The series now spans nine books. It’s dark, strange, sharply funny, and soaked in saltwater. Readers have compared it to The Hunger Games and The Water Knife, but with more boat jokes and better characters. And though it lives in dystopia, The Thalassic Series is, at its core, a love letter to cruising life: its freedom, its friction, and its fragility.

Writing From the Waterline

This lifestyle gives Liz what many authors crave: time. “Without rent, a car, or health insurance premiums, I can afford to write fiction. If we were on land, I’d probably still be grinding out freelance writing gigs to pay the bills. This way, I get to tell stories.” However, life as a boat-bound author has its trade-offs. 

Running a business from a boat means navigating more than just shifting wind and dodgy squalls, there are logistical headaches to consider. “We had to sail to Puerto Rico to ship out Kickstarter rewards because we needed USPS access,” she said. “I can’t offer signed copies because we don’t have storage or reliable shipping. Everything has to be digital or small.”

Liz doesn’t have a “dedicated” office onboard. Instead, she’s tried writing from just about every corner of the boat, eventually gravitating toward one particular spot where the magic tends to happen. “The couch in the main salon is my office,” she said. “The airflow’s good. That matters more than you think. I’ve tried writing in the v-berth, but being a sweaty genius is no fun.”

If you’ve ever scrolled through her Instagram or TikTok, you’ll recognize the exact spot she’s talking about—where storylines unfold, characters come to life, and the vibe is as effortlessly cool as the author herself. It’s easy to see why that cozy corner earned both her loyalty and a loyal following.

Liz Shipton's Thalassic Series

Fame, Anchors, and Algorithms

Liz’s books started gaining traction, slowly at first—then all at once. A few videos she posted on Instagram and TikTok went viral – a few of her videos describing book tropes got millions of views! Suddenly, she had an agent.

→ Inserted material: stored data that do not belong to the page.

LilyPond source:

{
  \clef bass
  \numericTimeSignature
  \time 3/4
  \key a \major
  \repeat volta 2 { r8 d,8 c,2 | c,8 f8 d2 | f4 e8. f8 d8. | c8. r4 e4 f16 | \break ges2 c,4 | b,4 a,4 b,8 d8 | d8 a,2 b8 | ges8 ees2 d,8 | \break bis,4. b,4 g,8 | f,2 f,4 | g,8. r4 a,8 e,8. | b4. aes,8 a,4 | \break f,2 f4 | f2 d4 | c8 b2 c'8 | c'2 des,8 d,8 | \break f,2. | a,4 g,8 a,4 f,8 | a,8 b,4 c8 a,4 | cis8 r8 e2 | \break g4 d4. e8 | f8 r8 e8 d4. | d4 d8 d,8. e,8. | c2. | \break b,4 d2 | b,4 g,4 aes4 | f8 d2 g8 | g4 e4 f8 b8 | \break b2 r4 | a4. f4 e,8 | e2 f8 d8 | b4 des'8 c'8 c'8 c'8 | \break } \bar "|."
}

A traditional publishing deal. Readers around the world.

“It was a bit surreal,” she said. “In St. Thomas, someone literally yelled, ‘Are you Liz Shipton?!’ while I was dropping the anchor. I just stared at them like, ‘What alternate timeline is this?’

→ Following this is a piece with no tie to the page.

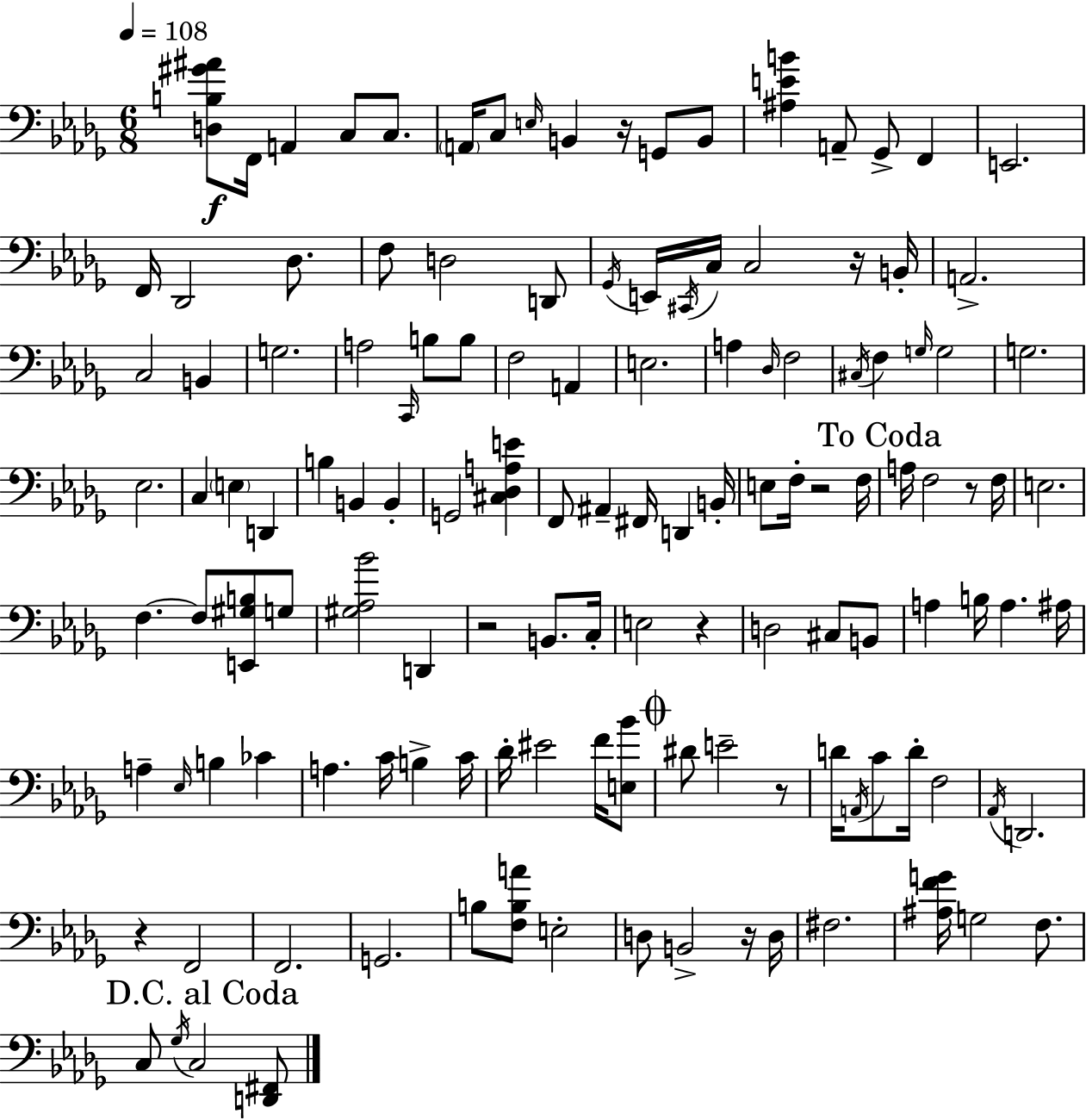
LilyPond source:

But with virality came pressure. “Now I kind of have to be on social media, which I hate. It is extremely detrimental to your mental health, but I know I wouldn’t have made it this far without it.” 

SV Loki

SV Loki

What Comes Next?

Her upcoming book, Dot Slash Magic, is an urban fantasy about a twenty-something coder who stumbles upon a hidden magical society at her community college and accidentally builds an AI powered by sorcery. “It’s a fast-paced, comedy-filled romp with tech, magic, krakens, dragons and a bit of sailing (of course!)” she said.

The book is currently available for preorder, and Liz is preparing a Kickstarter for a collector’s edition of The Thalassic Series. Her current work-in-progress, Mother & Slaughter, is being released chapter-by-chapter on Patreon.

Aloy, Liz Shiptons dogAs for sailing? The crew is heading back to Grenada for hurricane season. After that, more Caribbean cruising—maybe Europe one day. “We’d love to cross an ocean, but not with the dog. So for now, we’re focused on building the business and exploring the islands.”

Liz Shipton writes the kind of stories you want to disappear into—strange, sharp, and soaked with the salt of lived experience. Her characters drift through post-apocalyptic seas with barely more knowledge than the average new cruiser, and somehow, they survive. Sometimes even thrive.

Just like the woman who wrote them.

We haven’t caught up with them aboard Avocet yet, but I hope we do. Partly because I want to talk books, partly because I want to pet Aloy—and mostly because it’s not every day you get to share an anchorage with someone who’s turning the chaos of cruising into entire worlds.